I can sympathize with their plight. That’s a lot to get your arms around. For the benefit of those here today, here's my take on what historians will see when they look back on Cranberry in 2012—and the accomplishments that followed.
2012 and the Future that Followed
First, there was what became known as the "Commercial Magnet Effect." It’s hard to say exactly when the gravitation of major corporations toward Cranberry began.
After all, Westinghouse Electric announced its relocation to Cranberry way back in 2006. By that time, companies such as McKesson and Verizon already called the area home. There also were all the energy companies and high-tech startups with roots tethered to the previous century that started populating the landscape like kudzu.
Pretty soon, Cranberry’s suburban office parks started to look more urban, with ever-taller buildings competing for lucrative leases from all the high-tech business tenants streaming into the township.
Paid parking garages were introduced for the first time. On-street parking, long a township no-no, morphed from an illegal form of behavior to one that initially was tolerated. Finally, it became a revenue-raising activity for the township.

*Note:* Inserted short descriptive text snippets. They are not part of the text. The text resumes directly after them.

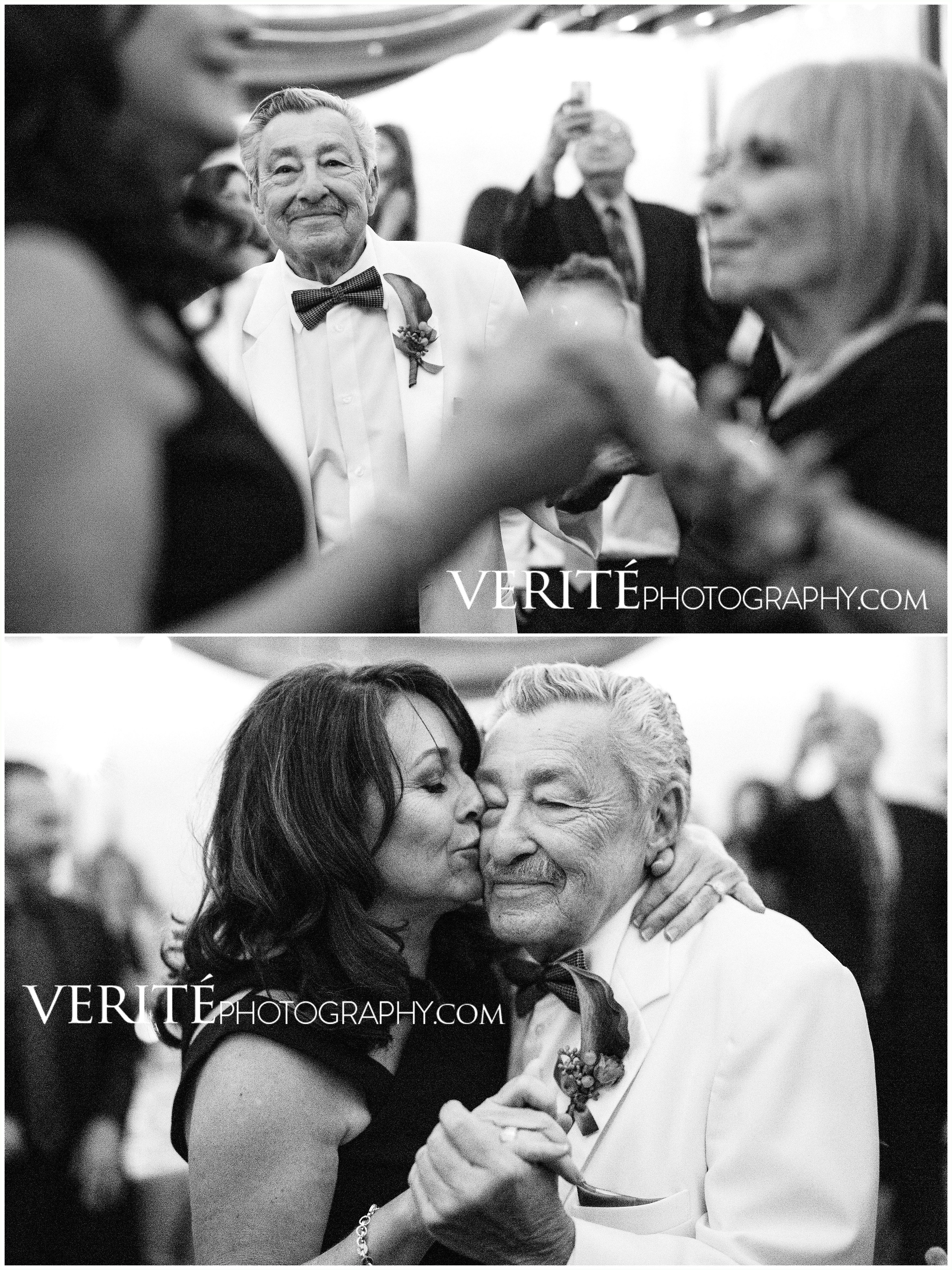 SusMich 2015 veritephotography 486.jpg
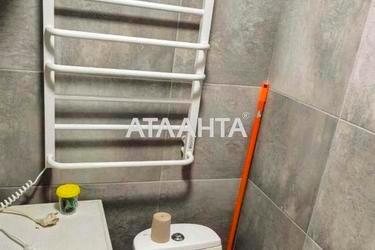 2-комнатная квартира по адресу ул. Александра Фединца (площадь 56 м²) - Atlanta.ua - фото 17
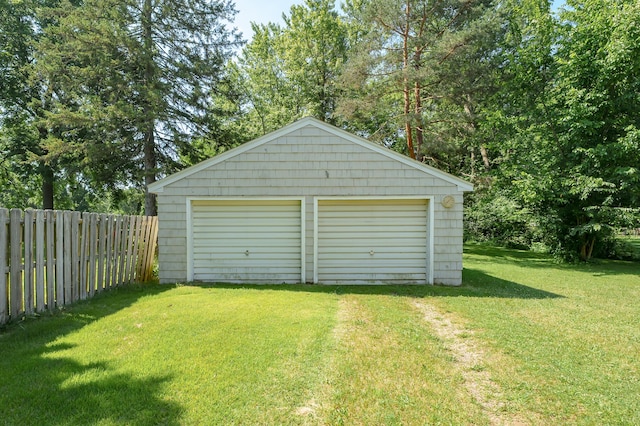 2516 Glendale Blvd, Kalamazoo, MI 49004 - photo 5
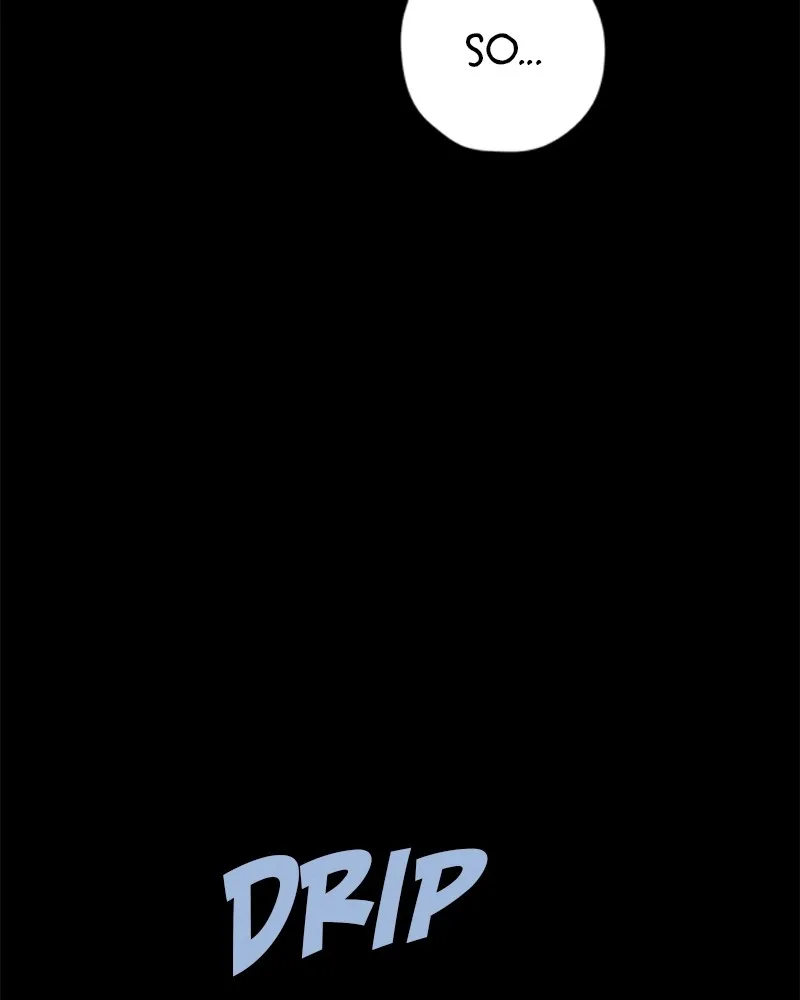 Throw the Trash in the Trash cane Chapter 45 Online - página 17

Fortunately for motorists, traffic followed a strategic network of newly-constructed parallel roads built to spare the community from the ever-present threat of gridlock at the Route 19/Route 228 underpass/interchange.
Then there were the ripple effect. Support-type organizations moved into the area to provide such specialized services as viral marketing immunization, horizontal drill optimization, reverse-engineering consultation, admiralty-law extension and hedge-fund augmentation. Hotels, restaurants, clubs and other types of hospitality services followed.
It wasn’t long before each Cranberry resident who wanted a job was flooded with offers. It wasn’t too much later that Cranberry became so crowded with commuters from places like Pittsburgh that it had to issue special visas for its "guest" workers.
Life in Post-2012 Cranberry
Politically, 2012 also was a pivotal year for the township. The quadrennial presidential election pitted those who believed government was a valuable institution against those who insisted government was a thinly-disguised form of evil.
Cranberry’s cultural scene also was extremely active in 2012. The Cranberry Arts Society traces its start to that year. So does Cranberry's opera, cinema and dance ensembles. Representatives of different backgrounds and nationalities—many whom actually had been in Cranberry for years—surfaced in 2012. These residents became visible parts of a far more diverse constituency than previously realized in the township.
With all the changes that have taken place since 2012, Cranberry residents who lived back in those simpler, more innocent times might be forgiven for not recognizing their community after 50 years of ongoing development.
But they can derive some comfort from the fact that, at the end of the day, their township emerged as the undisputed leader of a region.